*Exercise:*
Using the data below, print exactly the line with "Kask rowerowy Signa", the line with "1863-09-20 Chickamauga hour 1300", and every line between them, but none of the pictures.

*Material shown:*
────────────────────────────────────────

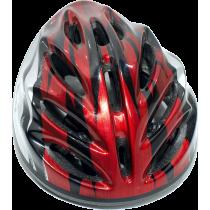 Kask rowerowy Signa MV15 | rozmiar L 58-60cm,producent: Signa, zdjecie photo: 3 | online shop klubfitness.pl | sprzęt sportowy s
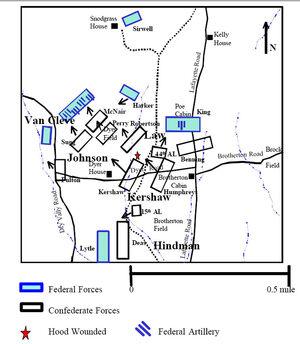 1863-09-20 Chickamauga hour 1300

────────────────────────────────────────

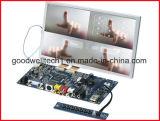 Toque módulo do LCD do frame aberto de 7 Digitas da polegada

────────────────────────────────────────

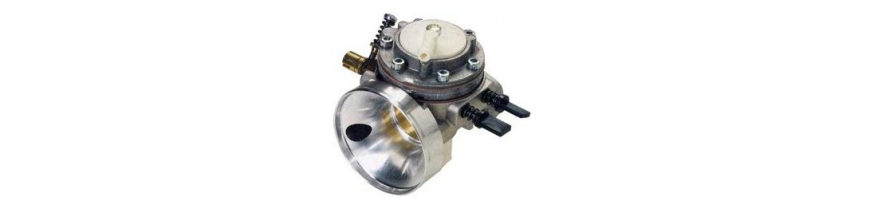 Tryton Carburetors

────────────────────────────────────────

*Exercise output:*
 Kask rowerowy Signa MV15 | rozmiar L 58-60cm,producent: Signa, zdjecie photo: 3 | online shop klubfitness.pl | sprzęt sportowy s
 1863-09-20 Chickamauga hour 1300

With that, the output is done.